I have seen many drawing books talking about muscles in humans, bone structure etc. I wish to know that to draw realistic birds do I actually have to learn how many muscles they have and where they are placed?

Is that the way to draw realistic birds? or there is some other way?

  • 1
    Really there are some very good books out there on this. It covers anatomy, but also how various species posture themselves, etc. One that I would start with is Laws Guide on Birds. barnesandnoble.com/w/…
    – threetimes
    Jul 16, 2017 at 2:47

2 Answers 2


Knowing the anatomy of your subject will make you a better artist. Here's why...

I can think of four reasons why an artist studies the anatomy of what they intend render into a work of art:

1) Structure The human eye is very sensitive at identifying shapes and proportions. Get the structure wrong and the eye "will" see it. Knowing how something is put together will make it easier for you to reproduce it during the drawing process. You will also be able to critique your own work and know if the image is working or not.

2) Invention The artist may not have access to a reference photo of the exact pose they are looking to draw. In this case the artist will need to invent the pose by some means. Look up the stick figures of Terryl Whitlatch, or the maquettes of James Gurney. The stick figure and maquette are both tools available to the artist to help them draw better and be more inventive with the pose of their subject. It takes a solid understanding of anatomy to create a useable tools such as these artists use.

3)Further Learning When you know the anatomy of the subject it will be easier for you to communicate with others when discussing the subject. Being able to discuss the subject with others will make things clearer in your own mind. As new information comes up you will be better able to catalogue and integrate it with what you already know. Look up Richard Feynman's technique of how to learn anything. Feynman's approach to learning technique works for all subjects, even those subjects important to the artist.

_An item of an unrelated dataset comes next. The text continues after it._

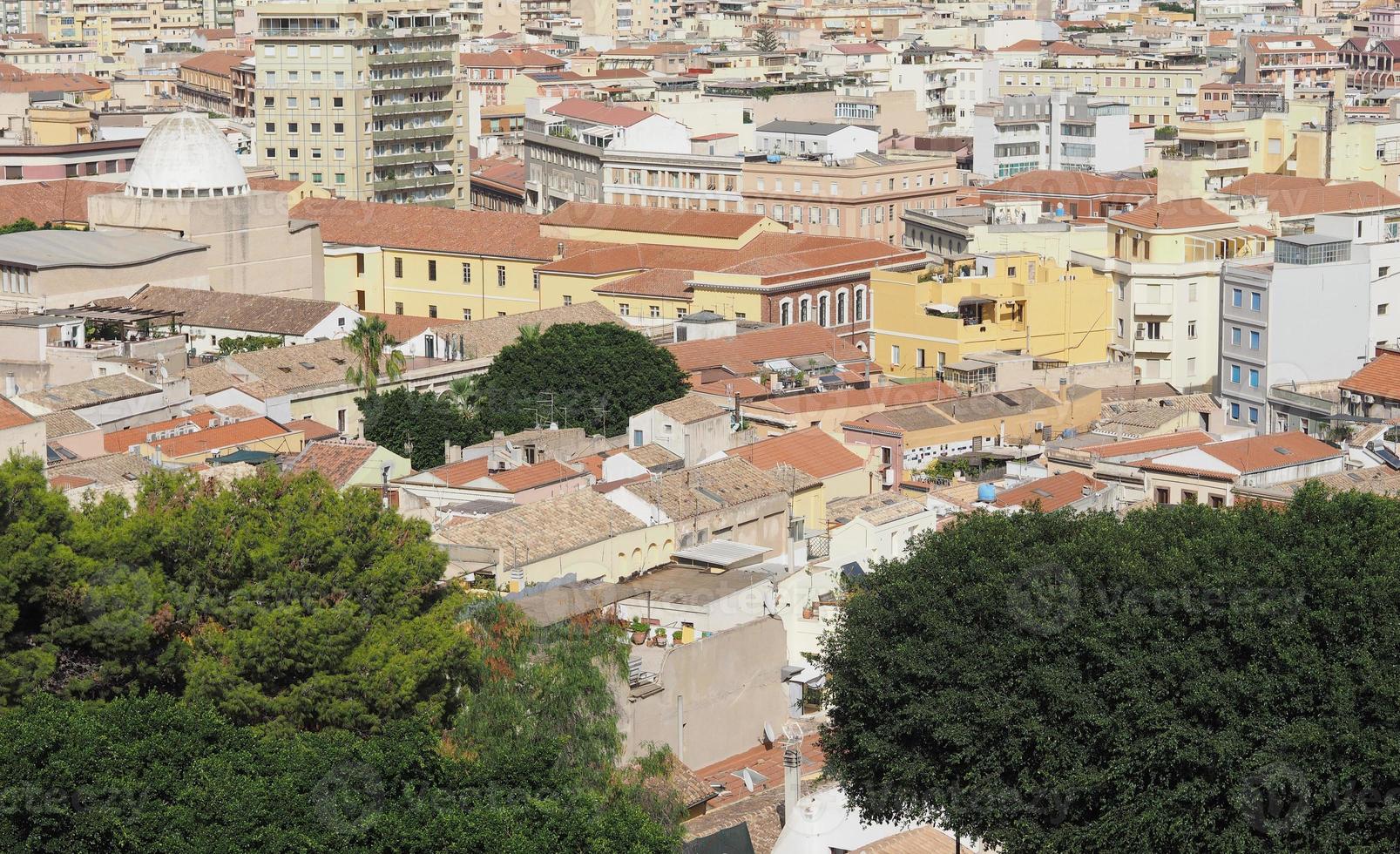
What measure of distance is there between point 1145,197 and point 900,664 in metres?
60.5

4) Spiritual Empathy ... this gets into some artsy spiritual stuff ... Learning the anatomy of your subject brings you one step closer in developing your connection to what it is you want to draw. Artists look to put their energy into their works and combine it with the energy of their subject. To be able to detect that energy you need to develop a close relationship with your subject. It through this empathetic connection of understanding that you will be able to connect on a soulful level with the energy and spirit of your subject. Better understanding of your subject (anatomy, physiology, philosophy, behaviour, spirit) will make you a better artist of the subject.


I can offer no argument against knowing a subject's anatomy, this is especially true with hairless or shorthaired life forms, where sub-derma structure of bone and mass are visible at the surface.

That said, birds offer the artist, relatively smooth uninterrupted visual forms. The feathers provide an envelope covering musculature and simplify the surface into balls and triangles for an initial sketch. This is where the challenge begins. Proportion and detail, the former being the more important quality from my perspective, must be addressed. How accurate do you want to be?

Study your chosen subject and place the anatomical features, like eyes, beak, and, feather placement in their correct location and proportion and you should produce a satisfying image.

I personally have two architectural scales and one engineering to help accurately position features onto the surface. You could also consider projecting the image. Measure, sketch or, project, you choose but, from experience, I've found accurate anatomical placement will go far toward giving you a realistic drawing and is more important than detail.

I try to think like an impressionist when I'm burdened by the desire to add detail.